Quartz has nearly doubled the number of its subscribers in less than a year. The publisher had 11,000 paying members in November 2019 and recently reached 21,000, The Drum reports.
It’s a notable achievement considering that Quartz has been struggling with finding a sustainable revenue stream for the last few years. Initially it was free to readers and funded by ad revenue. In late 2018, the publisher launched paid memberships for $14.99 a month, or $99 a year, in order to diversify its revenue streams. Six months later it placed all its content behind a metered paywall.
“Doubling down on our core strengths”
The membership strategy did not perform as expected. The publisher expected to reach 20,000 subscribers in 2019 but could not. However, the pandemic turned things around. Quartz pivoted its content to serve readers looking for coronavirus related information leading to a spurt in paid members.
Katie Weber, President of Quartz, said that focusing on its “Need to Know” COVID-19 email newsletter helped attract subscribers, as well as reporting on topics such as the office, mental health and commuting.

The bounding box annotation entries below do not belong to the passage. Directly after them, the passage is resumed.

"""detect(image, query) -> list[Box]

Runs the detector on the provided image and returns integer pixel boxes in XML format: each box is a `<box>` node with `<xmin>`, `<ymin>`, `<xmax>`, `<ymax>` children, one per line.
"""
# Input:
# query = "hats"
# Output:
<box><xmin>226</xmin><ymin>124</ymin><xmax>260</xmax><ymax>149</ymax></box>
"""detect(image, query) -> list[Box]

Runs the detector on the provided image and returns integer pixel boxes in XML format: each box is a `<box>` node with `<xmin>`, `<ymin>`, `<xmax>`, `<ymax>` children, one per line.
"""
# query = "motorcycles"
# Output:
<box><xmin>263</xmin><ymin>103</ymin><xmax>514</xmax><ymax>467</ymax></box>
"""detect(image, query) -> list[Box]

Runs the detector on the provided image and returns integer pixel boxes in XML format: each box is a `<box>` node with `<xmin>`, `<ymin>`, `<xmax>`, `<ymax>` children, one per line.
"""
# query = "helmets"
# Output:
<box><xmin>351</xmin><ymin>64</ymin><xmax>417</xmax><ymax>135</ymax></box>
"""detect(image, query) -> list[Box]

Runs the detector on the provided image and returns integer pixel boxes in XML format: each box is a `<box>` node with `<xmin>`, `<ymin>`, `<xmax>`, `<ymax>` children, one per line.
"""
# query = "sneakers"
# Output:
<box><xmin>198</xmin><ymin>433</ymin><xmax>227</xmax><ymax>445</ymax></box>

The publisher also expanded its membership offering, with access to all digital content, member-only newsletters, deep dives, digital events and presentations.
“We are doubling down on our core strengths – providing a global perspective, actionable ideas, and distinctive coverage within obsessions (dives deep into a single topic),” said Weber. “We are learning more every month about what’s working, and investing more in those things.”
“53% of publishers report revenue growth”
This recent growth in reader revenue has been experienced by publishers across the industry. 53% of publishers reported revenue growth in Q1 2020, helped by strong growth in subscriptions, according to the latest quarterly Digital Publishers Revenue Index (DPRI) from the Association of Online Publishers (AOP) and Deloitte.
After a turbulent 2019, the latest DPRI data demonstrates the challenges to revenue in early 2020 wasn’t as severe as had been expected. While COVID-19 disruption will inevitably impact revenues as we move through the year, the overall decline in Q1 2020 was relatively slight with multiple areas of growth.Richard Reeves, Managing Director, AOP
The South China Morning Post which had moved away from the subscription model in 2016, announced in July that it will be rolling out new digital subscription plans from August.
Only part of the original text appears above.